## START Dataset excerpts

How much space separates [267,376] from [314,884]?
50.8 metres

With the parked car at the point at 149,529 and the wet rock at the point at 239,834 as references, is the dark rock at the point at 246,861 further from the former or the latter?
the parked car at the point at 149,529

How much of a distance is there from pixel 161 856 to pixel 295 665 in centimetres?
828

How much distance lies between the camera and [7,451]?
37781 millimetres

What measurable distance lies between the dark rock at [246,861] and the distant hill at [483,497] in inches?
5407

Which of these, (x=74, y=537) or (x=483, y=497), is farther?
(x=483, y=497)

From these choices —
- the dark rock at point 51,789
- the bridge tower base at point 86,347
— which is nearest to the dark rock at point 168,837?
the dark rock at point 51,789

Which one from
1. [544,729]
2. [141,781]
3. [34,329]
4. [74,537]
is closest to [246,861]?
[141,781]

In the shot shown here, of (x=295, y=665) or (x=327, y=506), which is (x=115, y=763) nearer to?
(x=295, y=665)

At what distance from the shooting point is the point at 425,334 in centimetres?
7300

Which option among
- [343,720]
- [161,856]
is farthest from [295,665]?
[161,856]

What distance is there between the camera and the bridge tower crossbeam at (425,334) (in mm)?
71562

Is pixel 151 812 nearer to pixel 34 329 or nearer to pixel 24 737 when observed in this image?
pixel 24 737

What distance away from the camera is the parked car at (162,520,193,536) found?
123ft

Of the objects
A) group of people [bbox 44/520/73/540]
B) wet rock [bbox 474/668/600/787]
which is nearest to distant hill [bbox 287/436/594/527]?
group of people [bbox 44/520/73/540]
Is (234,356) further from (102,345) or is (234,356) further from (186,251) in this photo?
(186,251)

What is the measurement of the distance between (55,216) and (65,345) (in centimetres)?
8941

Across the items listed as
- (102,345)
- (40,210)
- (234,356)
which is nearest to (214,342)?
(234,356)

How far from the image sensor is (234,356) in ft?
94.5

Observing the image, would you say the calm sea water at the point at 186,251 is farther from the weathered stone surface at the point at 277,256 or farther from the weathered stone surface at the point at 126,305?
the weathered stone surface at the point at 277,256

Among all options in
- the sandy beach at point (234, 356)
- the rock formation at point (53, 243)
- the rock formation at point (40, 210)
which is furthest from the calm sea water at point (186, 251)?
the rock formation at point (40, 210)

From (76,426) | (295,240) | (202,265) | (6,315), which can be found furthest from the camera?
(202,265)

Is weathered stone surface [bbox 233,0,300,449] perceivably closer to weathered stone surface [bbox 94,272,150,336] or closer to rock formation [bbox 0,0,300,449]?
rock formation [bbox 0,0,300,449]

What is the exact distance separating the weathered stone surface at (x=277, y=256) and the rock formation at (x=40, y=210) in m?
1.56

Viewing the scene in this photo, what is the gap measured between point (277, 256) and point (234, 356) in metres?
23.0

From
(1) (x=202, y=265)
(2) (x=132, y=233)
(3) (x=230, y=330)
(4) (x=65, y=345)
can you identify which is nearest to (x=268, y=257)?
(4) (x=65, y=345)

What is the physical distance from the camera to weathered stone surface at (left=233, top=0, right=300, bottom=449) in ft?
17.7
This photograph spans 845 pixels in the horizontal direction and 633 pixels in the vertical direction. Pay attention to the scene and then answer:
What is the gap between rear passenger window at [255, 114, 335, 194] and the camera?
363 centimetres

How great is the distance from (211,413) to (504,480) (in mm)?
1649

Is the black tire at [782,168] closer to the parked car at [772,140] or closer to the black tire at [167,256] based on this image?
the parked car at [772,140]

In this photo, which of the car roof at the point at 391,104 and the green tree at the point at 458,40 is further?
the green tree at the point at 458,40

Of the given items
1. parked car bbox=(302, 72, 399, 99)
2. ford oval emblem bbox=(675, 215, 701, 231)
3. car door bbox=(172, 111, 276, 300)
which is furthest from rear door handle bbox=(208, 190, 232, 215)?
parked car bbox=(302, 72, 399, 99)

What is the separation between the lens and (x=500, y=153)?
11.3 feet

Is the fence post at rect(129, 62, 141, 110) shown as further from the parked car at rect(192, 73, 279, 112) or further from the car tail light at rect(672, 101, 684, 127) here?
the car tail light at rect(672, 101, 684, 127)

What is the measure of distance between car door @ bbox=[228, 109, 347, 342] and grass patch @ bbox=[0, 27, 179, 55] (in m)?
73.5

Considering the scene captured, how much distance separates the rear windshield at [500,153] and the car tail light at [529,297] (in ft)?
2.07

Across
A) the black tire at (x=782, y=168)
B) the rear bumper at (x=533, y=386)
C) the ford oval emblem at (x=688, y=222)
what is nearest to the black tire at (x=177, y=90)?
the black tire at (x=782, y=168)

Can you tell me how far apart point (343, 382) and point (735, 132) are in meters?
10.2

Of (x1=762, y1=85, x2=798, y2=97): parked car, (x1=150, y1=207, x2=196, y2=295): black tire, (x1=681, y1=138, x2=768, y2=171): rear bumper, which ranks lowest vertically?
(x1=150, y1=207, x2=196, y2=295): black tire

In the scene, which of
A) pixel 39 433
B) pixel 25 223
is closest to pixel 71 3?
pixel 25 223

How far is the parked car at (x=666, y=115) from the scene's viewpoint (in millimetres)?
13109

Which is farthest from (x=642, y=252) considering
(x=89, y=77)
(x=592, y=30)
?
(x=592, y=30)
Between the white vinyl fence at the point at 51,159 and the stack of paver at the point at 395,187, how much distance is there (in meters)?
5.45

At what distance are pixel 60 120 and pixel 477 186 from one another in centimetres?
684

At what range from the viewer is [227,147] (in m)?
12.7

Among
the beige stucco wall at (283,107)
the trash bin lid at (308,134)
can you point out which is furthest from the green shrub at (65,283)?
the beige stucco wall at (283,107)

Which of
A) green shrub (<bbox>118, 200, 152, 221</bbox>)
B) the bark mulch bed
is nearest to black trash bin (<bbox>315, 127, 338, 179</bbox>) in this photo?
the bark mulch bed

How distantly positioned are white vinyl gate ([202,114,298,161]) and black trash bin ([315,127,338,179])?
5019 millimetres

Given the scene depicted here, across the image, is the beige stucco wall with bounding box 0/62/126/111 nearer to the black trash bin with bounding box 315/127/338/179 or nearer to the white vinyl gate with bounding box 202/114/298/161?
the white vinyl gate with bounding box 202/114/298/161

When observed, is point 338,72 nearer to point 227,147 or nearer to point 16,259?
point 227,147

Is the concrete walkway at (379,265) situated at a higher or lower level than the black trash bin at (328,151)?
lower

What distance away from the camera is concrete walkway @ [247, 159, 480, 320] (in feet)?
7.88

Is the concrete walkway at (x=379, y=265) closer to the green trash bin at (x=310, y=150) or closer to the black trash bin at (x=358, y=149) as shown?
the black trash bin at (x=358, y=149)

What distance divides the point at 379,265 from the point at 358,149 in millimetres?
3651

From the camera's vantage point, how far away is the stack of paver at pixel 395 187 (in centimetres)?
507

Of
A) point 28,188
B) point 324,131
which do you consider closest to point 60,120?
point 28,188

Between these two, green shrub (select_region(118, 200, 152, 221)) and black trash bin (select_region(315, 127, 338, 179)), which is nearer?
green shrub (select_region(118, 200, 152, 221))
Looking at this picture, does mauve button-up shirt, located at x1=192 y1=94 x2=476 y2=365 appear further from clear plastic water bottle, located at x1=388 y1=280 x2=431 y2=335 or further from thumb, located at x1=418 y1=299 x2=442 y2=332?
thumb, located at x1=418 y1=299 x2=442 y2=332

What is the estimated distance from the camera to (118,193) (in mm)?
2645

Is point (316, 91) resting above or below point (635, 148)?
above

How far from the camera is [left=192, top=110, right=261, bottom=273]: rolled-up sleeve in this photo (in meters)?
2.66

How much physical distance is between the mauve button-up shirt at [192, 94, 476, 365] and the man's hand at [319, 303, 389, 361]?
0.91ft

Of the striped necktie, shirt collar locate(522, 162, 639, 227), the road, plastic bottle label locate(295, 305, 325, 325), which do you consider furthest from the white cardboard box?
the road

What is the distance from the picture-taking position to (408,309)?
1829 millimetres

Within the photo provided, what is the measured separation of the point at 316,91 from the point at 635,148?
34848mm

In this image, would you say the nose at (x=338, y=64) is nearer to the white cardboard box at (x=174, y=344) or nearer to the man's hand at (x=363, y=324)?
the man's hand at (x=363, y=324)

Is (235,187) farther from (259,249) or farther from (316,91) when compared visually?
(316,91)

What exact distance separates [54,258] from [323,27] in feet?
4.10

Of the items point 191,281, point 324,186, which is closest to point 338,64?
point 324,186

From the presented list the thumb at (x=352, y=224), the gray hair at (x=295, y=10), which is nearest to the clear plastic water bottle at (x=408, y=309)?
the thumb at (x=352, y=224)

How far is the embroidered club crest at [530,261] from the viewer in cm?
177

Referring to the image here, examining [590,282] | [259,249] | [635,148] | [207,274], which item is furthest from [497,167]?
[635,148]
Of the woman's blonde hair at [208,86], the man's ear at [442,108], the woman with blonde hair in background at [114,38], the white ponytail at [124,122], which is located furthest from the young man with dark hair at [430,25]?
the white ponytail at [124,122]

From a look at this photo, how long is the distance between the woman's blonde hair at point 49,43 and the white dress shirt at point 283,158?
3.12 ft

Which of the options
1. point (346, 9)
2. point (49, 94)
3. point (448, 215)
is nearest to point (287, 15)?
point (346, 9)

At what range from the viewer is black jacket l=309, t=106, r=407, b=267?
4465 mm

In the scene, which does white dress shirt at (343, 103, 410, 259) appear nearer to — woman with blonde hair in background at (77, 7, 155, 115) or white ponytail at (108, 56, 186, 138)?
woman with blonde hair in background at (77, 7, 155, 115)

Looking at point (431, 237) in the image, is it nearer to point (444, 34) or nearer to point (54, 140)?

## END Dataset excerpts

Directive | Copy out every line from the one containing "Which of the options" to the end of the material, both ends included.

Written answer |
Which of the options
1. point (346, 9)
2. point (49, 94)
3. point (448, 215)
is nearest to point (287, 15)?
point (346, 9)

At what range from the viewer is black jacket l=309, t=106, r=407, b=267?
4465 mm

In the scene, which does white dress shirt at (343, 103, 410, 259) appear nearer to — woman with blonde hair in background at (77, 7, 155, 115) or white ponytail at (108, 56, 186, 138)?
woman with blonde hair in background at (77, 7, 155, 115)

Looking at point (431, 237) in the image, is it nearer to point (444, 34) or nearer to point (54, 140)?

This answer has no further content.